Artemis was not only the Goddess of The Moon and Hunt, Mistress of The Wild Lands, and Guardian of Childbirth, but she was also a “self-made” goddess.  Some time after crawling from her mother’s womb to help deliver her twin brother, Apollo, she went to her father, Zeus.  And “while sitting on the knee of her father, Zeus, asked him to grant her six wishes: to remain always a virgin; to have many names to set her apart from her brother Apollo; to be the Phaesporia or Light Bringer; to have a bow and arrow and a knee-length tunic so that she could hunt; to have sixty “daughters of Okeanos”, all nine years of age, to be her choir; and for twenty Amnisides Nymphs as handmaidens to watch her dogs and bow while she rested. She wished for no city dedicated to her, but to rule the mountains, and for the ability to help women in the pains of childbirth.” (source Wikipedia)

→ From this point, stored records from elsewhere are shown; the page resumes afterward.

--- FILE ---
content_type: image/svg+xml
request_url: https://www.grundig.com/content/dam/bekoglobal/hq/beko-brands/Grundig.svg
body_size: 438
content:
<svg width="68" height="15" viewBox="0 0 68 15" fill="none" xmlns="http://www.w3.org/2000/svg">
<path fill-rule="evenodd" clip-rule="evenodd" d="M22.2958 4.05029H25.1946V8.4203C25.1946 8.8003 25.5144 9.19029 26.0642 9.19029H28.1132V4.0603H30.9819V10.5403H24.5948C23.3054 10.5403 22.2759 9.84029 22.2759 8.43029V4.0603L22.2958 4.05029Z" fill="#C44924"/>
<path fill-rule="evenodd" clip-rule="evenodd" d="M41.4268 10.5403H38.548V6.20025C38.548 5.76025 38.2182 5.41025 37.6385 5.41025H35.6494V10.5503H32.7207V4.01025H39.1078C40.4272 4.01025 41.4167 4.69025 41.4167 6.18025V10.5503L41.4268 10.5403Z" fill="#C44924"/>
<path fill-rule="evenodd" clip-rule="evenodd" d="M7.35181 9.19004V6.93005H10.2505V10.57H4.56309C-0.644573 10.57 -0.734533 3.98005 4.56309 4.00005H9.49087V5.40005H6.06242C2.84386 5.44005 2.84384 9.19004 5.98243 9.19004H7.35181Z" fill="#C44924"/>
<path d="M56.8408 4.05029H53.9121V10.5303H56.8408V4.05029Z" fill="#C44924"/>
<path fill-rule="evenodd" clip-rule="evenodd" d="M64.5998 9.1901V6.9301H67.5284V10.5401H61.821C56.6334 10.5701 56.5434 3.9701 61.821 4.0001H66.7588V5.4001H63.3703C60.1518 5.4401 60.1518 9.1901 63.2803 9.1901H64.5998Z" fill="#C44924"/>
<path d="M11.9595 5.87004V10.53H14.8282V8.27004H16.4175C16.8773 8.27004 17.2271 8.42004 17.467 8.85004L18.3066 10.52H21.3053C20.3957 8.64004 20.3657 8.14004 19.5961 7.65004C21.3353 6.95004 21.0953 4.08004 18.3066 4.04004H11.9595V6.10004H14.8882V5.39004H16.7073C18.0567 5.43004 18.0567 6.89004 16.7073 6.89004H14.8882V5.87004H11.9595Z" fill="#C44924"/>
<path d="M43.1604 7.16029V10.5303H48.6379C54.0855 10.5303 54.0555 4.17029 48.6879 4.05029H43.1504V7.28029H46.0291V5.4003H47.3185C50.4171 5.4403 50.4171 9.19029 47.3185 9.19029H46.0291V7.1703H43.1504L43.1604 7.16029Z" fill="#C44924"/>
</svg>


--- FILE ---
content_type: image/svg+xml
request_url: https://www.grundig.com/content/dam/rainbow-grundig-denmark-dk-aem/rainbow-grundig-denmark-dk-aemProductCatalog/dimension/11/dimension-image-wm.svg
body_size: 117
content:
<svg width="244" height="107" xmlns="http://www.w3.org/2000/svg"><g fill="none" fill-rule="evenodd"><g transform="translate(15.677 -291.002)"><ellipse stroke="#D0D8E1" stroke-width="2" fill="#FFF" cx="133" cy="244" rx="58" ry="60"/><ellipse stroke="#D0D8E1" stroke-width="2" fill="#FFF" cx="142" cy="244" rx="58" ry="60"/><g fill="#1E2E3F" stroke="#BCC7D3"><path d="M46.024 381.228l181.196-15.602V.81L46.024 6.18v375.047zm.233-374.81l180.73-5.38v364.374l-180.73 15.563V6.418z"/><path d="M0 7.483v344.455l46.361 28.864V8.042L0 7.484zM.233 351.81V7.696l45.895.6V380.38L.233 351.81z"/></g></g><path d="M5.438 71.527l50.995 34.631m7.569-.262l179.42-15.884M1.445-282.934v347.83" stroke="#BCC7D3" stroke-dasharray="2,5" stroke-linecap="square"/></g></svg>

In some versions, she had to visit the isle of Lipara and ask Hephaestus, God of Fire and Smithing, for her bow.  She also had to ask Pan, God of The Forest, for hounds to be used in hunting.  She asked Demeter, Goddess of The Earth, for animals to hunt.  She then captured herself six golden dear to pull her chariot across the sky (the passing of the moon).  And once granted all that she needed by asking, she became Artemis Agrotera, Artemis of The Wild Lands, Goddess of her own making.

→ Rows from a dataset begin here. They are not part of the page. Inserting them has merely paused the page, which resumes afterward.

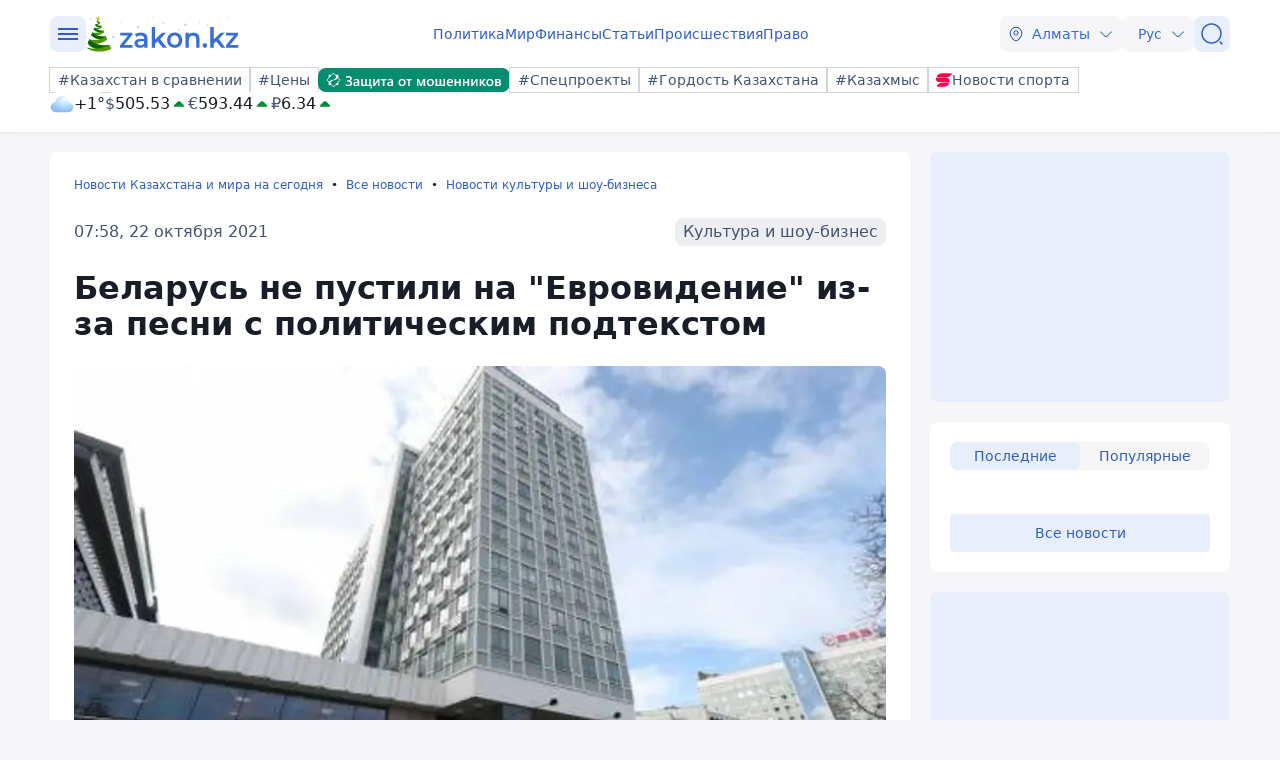

--- FILE ---
content_type: image/svg+xml
request_url: https://www.zakon.kz/img/social/facebook.svg
body_size: 353
content:
<svg width="27" height="27" viewBox="0 0 27 27" fill="none" xmlns="http://www.w3.org/2000/svg">
<rect width="27" height="27" rx="5.70302" fill="#337FFF"/>
<path d="M16.8033 14.379L17.188 11.9347H14.8182V10.346C14.8182 9.67763 15.1491 9.02457 16.207 9.02457H17.2995V6.94315C16.6633 6.84169 16.0204 6.78681 15.376 6.77893C13.4256 6.77893 12.1523 7.9514 12.1523 10.071V11.9347H9.9903V14.379H12.1523V20.2909H14.8182V14.379H16.8033Z" fill="white"/>
</svg>


--- FILE ---
content_type: image/svg+xml
request_url: https://www.zakon.kz/img/social/google.svg
body_size: 2958
content:
<svg width="22" height="22" viewBox="0 0 22 22" fill="none" xmlns="http://www.w3.org/2000/svg">
<path d="M0.446472 7.89522C0.446472 5.4085 0.446472 4.16514 0.938089 3.21874C1.35237 2.42122 2.00264 1.77095 2.80016 1.35667C3.74656 0.865051 4.98992 0.865051 7.47664 0.865051H14.3758C16.8625 0.865051 18.1059 0.865051 19.0523 1.35667C19.8498 1.77095 20.5001 2.42122 20.9144 3.21874C21.406 4.16514 21.406 5.4085 21.406 7.89522V14.7944C21.406 17.2811 21.406 18.5245 20.9144 19.4709C20.5001 20.2684 19.8498 20.9187 19.0523 21.3329C18.1059 21.8246 16.8625 21.8246 14.3758 21.8246H7.47664C4.98992 21.8246 3.74656 21.8246 2.80016 21.3329C2.00264 20.9187 1.35237 20.2684 0.938089 19.4709C0.446472 18.5245 0.446472 17.2811 0.446472 14.7944V7.89522Z" fill="white"/>
<path d="M0.555636 7.89522C0.555636 6.65003 0.555724 5.72281 0.616714 4.9884C0.677595 4.25529 0.798597 3.72408 1.03496 3.26906C1.43889 2.49148 2.0729 1.85746 2.85048 1.45354C3.30551 1.21718 3.83671 1.09617 4.56982 1.03529C5.30423 0.974303 6.23145 0.974215 7.47664 0.974215H14.3758C15.621 0.974215 16.5482 0.974303 17.2826 1.03529C18.0157 1.09617 18.5469 1.21718 19.002 1.45354C19.7796 1.85746 20.4136 2.49148 20.8175 3.26906C21.0539 3.72408 21.1749 4.25529 21.2357 4.9884C21.2967 5.72281 21.2968 6.65003 21.2968 7.89522V14.7944C21.2968 16.0396 21.2967 16.9668 21.2357 17.7012C21.1749 18.4343 21.0539 18.9655 20.8175 19.4205C20.4136 20.1981 19.7796 20.8321 19.002 21.2361C18.5469 21.4724 18.0157 21.5934 17.2826 21.6543C16.5482 21.7153 15.621 21.7154 14.3758 21.7154H7.47664C6.23145 21.7154 5.30423 21.7153 4.56982 21.6543C3.83671 21.5934 3.30551 21.4724 2.85048 21.2361C2.0729 20.8321 1.43889 20.1981 1.03496 19.4205C0.798597 18.9655 0.677595 18.4343 0.616714 17.7012C0.555724 16.9668 0.555636 16.0396 0.555636 14.7944V7.89522Z" stroke="black" stroke-opacity="0.15" stroke-width="0.218328" stroke-linecap="round"/>
<path fill-rule="evenodd" clip-rule="evenodd" d="M18.0525 11.5135C18.0525 10.9872 18.0053 10.481 17.9175 9.99515H10.9263V12.8666H14.9213C14.7492 13.7945 14.2262 14.5806 13.44 15.107V16.9696H15.8391C17.2427 15.6772 18.0525 13.7742 18.0525 11.5135Z" fill="#4285F4"/>
<path fill-rule="evenodd" clip-rule="evenodd" d="M10.9262 18.7679C12.9305 18.7679 14.6108 18.1032 15.839 16.9695L13.44 15.1069C12.7753 15.5523 11.925 15.8155 10.9262 15.8155C8.99282 15.8155 7.35635 14.5097 6.77262 12.7551H4.2926V14.6784C5.51405 17.1044 8.02443 18.7679 10.9262 18.7679Z" fill="#34A853"/>
<path fill-rule="evenodd" clip-rule="evenodd" d="M6.77256 12.7552C6.6241 12.3098 6.53974 11.834 6.53974 11.3448C6.53974 10.8555 6.6241 10.3797 6.77256 9.93435V8.01108H4.29255C3.78979 9.01321 3.50299 10.1469 3.50299 11.3448C3.50299 12.5426 3.78979 13.6763 4.29255 14.6784L6.77256 12.7552Z" fill="#FBBC05"/>
<path fill-rule="evenodd" clip-rule="evenodd" d="M10.9262 6.87397C12.0161 6.87397 12.9946 7.2485 13.7639 7.98407L15.893 5.85497C14.6074 4.65714 12.9271 3.92157 10.9262 3.92157C8.02443 3.92157 5.51405 5.58503 4.2926 8.01106L6.77262 9.93434C7.35635 8.17977 8.99282 6.87397 10.9262 6.87397Z" fill="#EA4335"/>
</svg>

So when people thank me (like I mentioned in a previous post) for going out of my way to make that personal connection with them at conventions, to geek out with them, laugh with them, get excited with them, what they don’t realize is that my very being there in the first place is asking them to take an interest and to invest in me, as I invest in them.

I once had a friend try to kick me out from behind my table as she told me to walk around and to go “enjoy the con experience.”  What she didn’t realize is that meeting people, taking the time with those that chose to spend a few of their busy minutes with me, to find out who they are, what makes us similar, to tell them about myself, what makes me different, IS my con experience.

And to those that do stop to spend a minute on me, I hope they know I am always grateful.  You give me a reason to share what I love to do, even when I doubt its value.  And that’s something.

This is incredible, being that open to connection and trust. And to ask for help without shame. These are all things I struggle with intensely and this was an incredibly inspiring reminder of what my aims really are around interacting with people, including interacting with them around my art.

Thank you Sarah for this beautiful inspiration from both this video and your story <3.